While the solid-state FDR can record up to 700 parameters on an airplane, some of the most important include:

  • Time
  • Pressure altitude
  • Airspeed
  • Vertical acceleration
  • Magnetic heading
  • Control-column position
  • Rudder-pedal position
  • Control-wheel position

Because solid-state drives make use of better technology, they can store up to 25 hours of data, which is much longer than the average flight time. Investigators are hoping to recover the FDR to ascertain the circumstances under which Flight 370 operated, and to give valuable insight into its course, operational well-being and eventual demise.

Built for a crash

Since it is retrieved after a crash, how is it possible that the blackbox survives to tell the plane’s tale? While the recorders’ chassis and inner components are mangled, the hard drives are built to be crash-survivable memory units (CSMUs).

“The CSMU is a large cylinder that bolts onto the flat portion of the recorder. This device is engineered to withstand extreme heat, violent crashes and tons of pressure. In older magnetic-tape recorders, the CSMU is inside a rectangular box,” according to HowStuffWorks.

While the CVR and FDR is housed in a bright orange container, observers often mistake that to be the Black Box, making a joke that the Black Box is actually orange. Well, the aforementioned CSMU is the actual Black Box, housed inside the large cylinder – which is orange in color.

Using three layers of materials for protection, the black box is there to fully insulate and protect the CVR and FDR’s memory banks. Comprised of a layer of High-temperature insulation, the dry-silica material forms the middle layer of protectio. It’s what protects the data in a fire. The outer-most layer of protection is a Stainless-steel shell and is about 0.25 inches thick.
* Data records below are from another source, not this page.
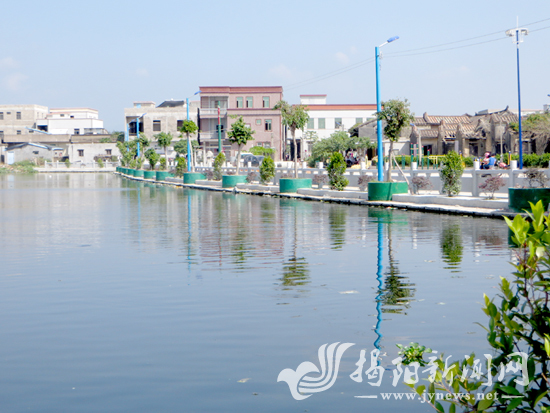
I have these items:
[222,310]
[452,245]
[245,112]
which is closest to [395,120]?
[452,245]

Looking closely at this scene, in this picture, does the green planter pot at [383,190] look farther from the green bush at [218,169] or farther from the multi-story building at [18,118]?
the multi-story building at [18,118]

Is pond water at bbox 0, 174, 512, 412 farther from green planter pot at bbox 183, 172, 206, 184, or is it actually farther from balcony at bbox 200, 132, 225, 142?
balcony at bbox 200, 132, 225, 142

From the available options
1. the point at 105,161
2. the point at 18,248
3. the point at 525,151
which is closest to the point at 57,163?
the point at 105,161

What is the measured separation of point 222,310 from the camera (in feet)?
29.2

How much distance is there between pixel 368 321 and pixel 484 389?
2.68m

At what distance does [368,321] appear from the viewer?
818 cm

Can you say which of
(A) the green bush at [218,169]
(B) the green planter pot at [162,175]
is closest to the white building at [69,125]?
(B) the green planter pot at [162,175]

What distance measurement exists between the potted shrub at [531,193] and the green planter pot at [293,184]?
17.0 meters

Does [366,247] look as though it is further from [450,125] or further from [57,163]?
[57,163]

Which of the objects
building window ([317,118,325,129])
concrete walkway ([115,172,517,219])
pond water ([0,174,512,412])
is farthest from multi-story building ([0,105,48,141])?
pond water ([0,174,512,412])
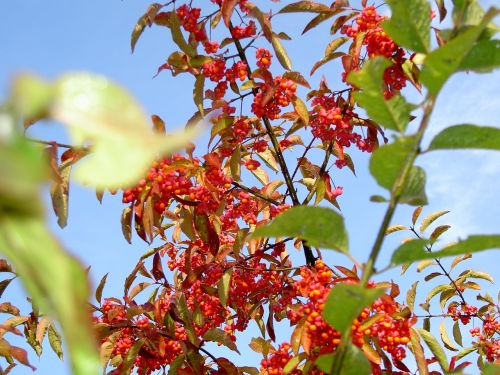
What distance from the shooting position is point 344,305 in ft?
3.20

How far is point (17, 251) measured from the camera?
0.34 meters

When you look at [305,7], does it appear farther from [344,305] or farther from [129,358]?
[344,305]

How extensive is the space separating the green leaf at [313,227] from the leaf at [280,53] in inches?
91.9

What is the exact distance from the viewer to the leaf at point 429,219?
191 inches

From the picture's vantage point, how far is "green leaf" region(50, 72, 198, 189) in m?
0.32

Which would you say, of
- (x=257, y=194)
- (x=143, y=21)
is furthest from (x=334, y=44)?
(x=143, y=21)

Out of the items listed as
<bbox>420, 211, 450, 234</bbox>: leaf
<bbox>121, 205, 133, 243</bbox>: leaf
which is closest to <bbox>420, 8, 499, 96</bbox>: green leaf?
<bbox>121, 205, 133, 243</bbox>: leaf

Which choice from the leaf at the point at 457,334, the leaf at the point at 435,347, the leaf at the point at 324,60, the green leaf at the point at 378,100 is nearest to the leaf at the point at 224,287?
the leaf at the point at 435,347

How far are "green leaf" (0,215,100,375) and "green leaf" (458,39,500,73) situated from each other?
920 mm

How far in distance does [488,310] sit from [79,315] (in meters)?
5.54

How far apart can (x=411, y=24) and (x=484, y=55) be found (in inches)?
6.1

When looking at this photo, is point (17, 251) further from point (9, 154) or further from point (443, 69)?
point (443, 69)

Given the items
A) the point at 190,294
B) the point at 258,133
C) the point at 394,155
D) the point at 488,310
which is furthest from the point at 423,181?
the point at 488,310

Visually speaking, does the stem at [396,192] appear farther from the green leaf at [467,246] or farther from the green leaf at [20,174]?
the green leaf at [20,174]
Titanium is sometimes used as well, and serves as protection during an impact.

Underwater Locator Beacons

Before searchers and investigators can get their hands on the wreckage and the black box, they have to locate the plane first – and this is where the Underwater Locator Beacons (UBL) come in.

Unofficially known as pingers, this small device sends out a steady ping, about one ping per second, which helps to locate a lost aircraft. One pinger is attached to the CVR, while another is attached to the FDR.

Once the pinger comes in contact with water, it emits an ultrasonic pulse of 37.5 kHz at an interval of once per second – which is inaudible to the human ear. Locating the pingers for Flight 370 also forms a major part of the search, as the pingers only have a battery life of about 30 days – after which it is lost forever.

The UBL acts like sonar, which is picked up and tracked using specialized technology. But one aspect of finding the UBLs for Flight 370 that is hindering the search, are their range. A 37.5kHz pinger can only be detectable 4-5km from the surface in good conditions, while a 37.5kHz transponder pinger has a range of 6-7km in good conditions.

According to a CNN report- “To detect the signals, searchers drag hydrophones behind boats, drop them from ships or planes, or use specially equipped submersibles. Under favorable sea conditions, the pingers can be heard 2 nautical miles away. But high seas, background noise, wreckage or silt can all make pingers harder to detect.”

As the battery runs out, the pings fade in volume, and eventually will emit no ping at all. So for Malaysia Airlines and the many nations involved in the search, it truly is a race against time.